SUPPLIED PASSAGE

--------------------------------------------------

THANKS TO ALL WHO CHIMED IN! GRACIAS!
Letter sent to San Francisco Chronicle about "Finding My Religion" a series of interviews: (link in first comment)
To: David Ian Miller:
Your interview with Dr. Francis S. Collins was a big disappointment. He merely remade the points more successfully made by Sam Harris and Dennett in their recent books, that human sociology evolves, and that success in such a world involves creatures that cooperate and self-deceive, as Robert Trivers notes in his forward to the Selfish Gene by Dawkins:
" if ... deceit is fundamental to animal communication, then there must be strong selection to spot deception and this ought, in turn, to select for a degree of self-deception, rendering some facts and motives unconscious so as not to betray -- by the subtle signs of self-knowledge -- the deception being practised. Thus the conventional view that natural selection favors nervous systems which produce ever more accurate images of the world must be a very naïve view of mental evolution."
Dr. Collins' understanding of evolution is naïve, I think, and self-deceivingly so, as is the case with so many "scientists" who find it psychologically and socially necessary to declare themselves not among the god-free so freely demonized by the would-be theocrats among us. Agnostics don't burn crosses. They're nicer by definition, willing to believe real evidence, not metatheorizing.

--------------------------------------------------

PROVIDED MATERIAL
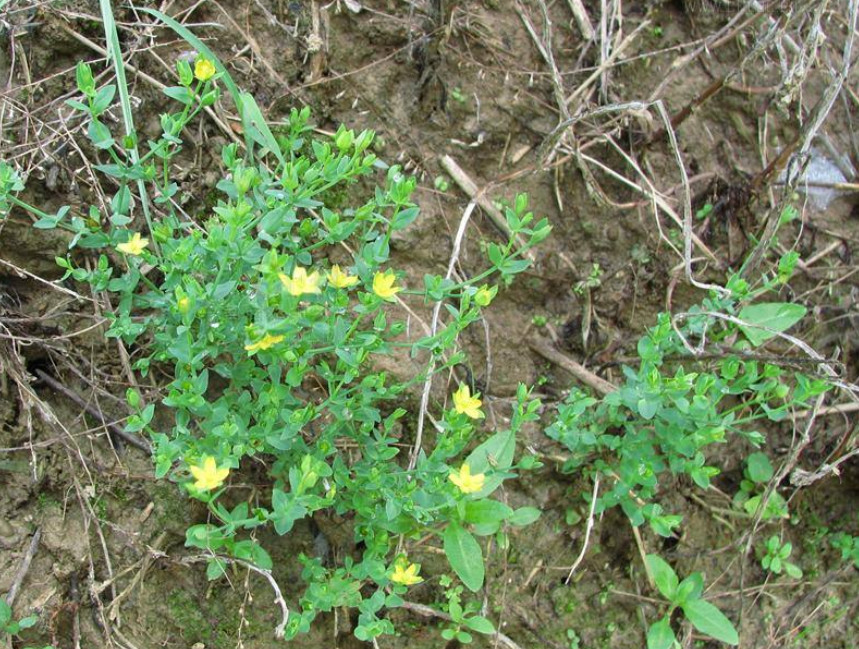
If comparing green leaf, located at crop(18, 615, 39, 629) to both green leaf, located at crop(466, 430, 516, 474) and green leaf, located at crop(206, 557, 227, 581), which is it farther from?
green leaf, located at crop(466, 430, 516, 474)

--------------------------------------------------

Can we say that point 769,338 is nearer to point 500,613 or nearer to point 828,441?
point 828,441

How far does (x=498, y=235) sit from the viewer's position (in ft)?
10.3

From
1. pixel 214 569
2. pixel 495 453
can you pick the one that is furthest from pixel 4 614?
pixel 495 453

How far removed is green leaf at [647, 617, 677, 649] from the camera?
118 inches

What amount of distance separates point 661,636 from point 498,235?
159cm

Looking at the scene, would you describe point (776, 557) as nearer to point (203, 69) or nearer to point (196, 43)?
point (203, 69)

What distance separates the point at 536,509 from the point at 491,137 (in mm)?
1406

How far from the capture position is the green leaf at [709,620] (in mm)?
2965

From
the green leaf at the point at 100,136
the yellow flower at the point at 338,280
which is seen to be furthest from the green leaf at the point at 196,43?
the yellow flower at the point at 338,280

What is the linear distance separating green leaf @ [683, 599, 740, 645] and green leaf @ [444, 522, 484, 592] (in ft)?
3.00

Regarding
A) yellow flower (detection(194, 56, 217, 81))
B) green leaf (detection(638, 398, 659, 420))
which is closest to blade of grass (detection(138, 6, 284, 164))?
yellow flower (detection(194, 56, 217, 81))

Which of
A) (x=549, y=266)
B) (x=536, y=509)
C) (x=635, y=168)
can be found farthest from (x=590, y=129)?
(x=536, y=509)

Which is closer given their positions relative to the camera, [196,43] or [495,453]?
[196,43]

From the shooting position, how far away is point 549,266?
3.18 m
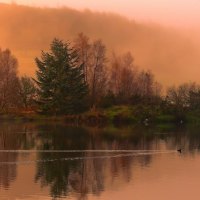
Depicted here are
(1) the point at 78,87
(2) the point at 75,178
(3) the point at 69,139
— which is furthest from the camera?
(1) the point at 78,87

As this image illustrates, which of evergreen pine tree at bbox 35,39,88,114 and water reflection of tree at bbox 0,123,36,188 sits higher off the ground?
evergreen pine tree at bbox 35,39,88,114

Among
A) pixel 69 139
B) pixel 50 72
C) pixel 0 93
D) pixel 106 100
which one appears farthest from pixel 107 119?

--------------------------------------------------

TASK 1
Edit the letter about the Collins interview. Rewrite it starting with "THANKS TO ALL" and going on through "in first comment)", and put "Los Angeles Times" in place of "San Francisco Chronicle".
TASK 2
According to the letter about the Collins interview, who wrote the foreword to the book by Dawkins that it quotes?
TASK 3
Write the next part of the letter about the Collins interview, picking up after its final sentence.

ANSWER BOX 1
THANKS TO ALL WHO CHIMED IN! GRACIAS!
Letter sent to Los Angeles Times about "Finding My Religion" a series of interviews: (link in first comment)

ANSWER BOX 2
Robert Trivers

ANSWER BOX 3
Perhaps you should do a column on the impossibility of justifying personal religion to others. I'd be glad to help. If you wish, I'd be glad to carefully point out the flaws in Dr. Collins' viewpoint, which aren't logical flaws, but misuse of logic to the point of rhetoric.
All Dr. Collins is saying is that society functions better with morality, so the members of society will be more successful if they generate morality. In order to authoritize morality, and prevent its constant destabilizing revision, institutional religions form themselves from the psychological resonance of the members of society, aided by the programming of the young into the stabilizing religion.
Unfortunately, when cultures meet, religions also meet, and compete for the minds and power in the other culture. Add more cultures, and war ensues, because war is also present in humans because it makes culture more stable.
None of the above statements imply in any way the existence of "another plane" or any need for god(s). Occam's Razor suffices
Feel free to question the statements above. I think they are intuitively obvious, and completely in accord with current thinking in evolutionary biology, which I think the best way to think about human genetically determined behavior, at the family, tribal and national levels, both personally and interactionally.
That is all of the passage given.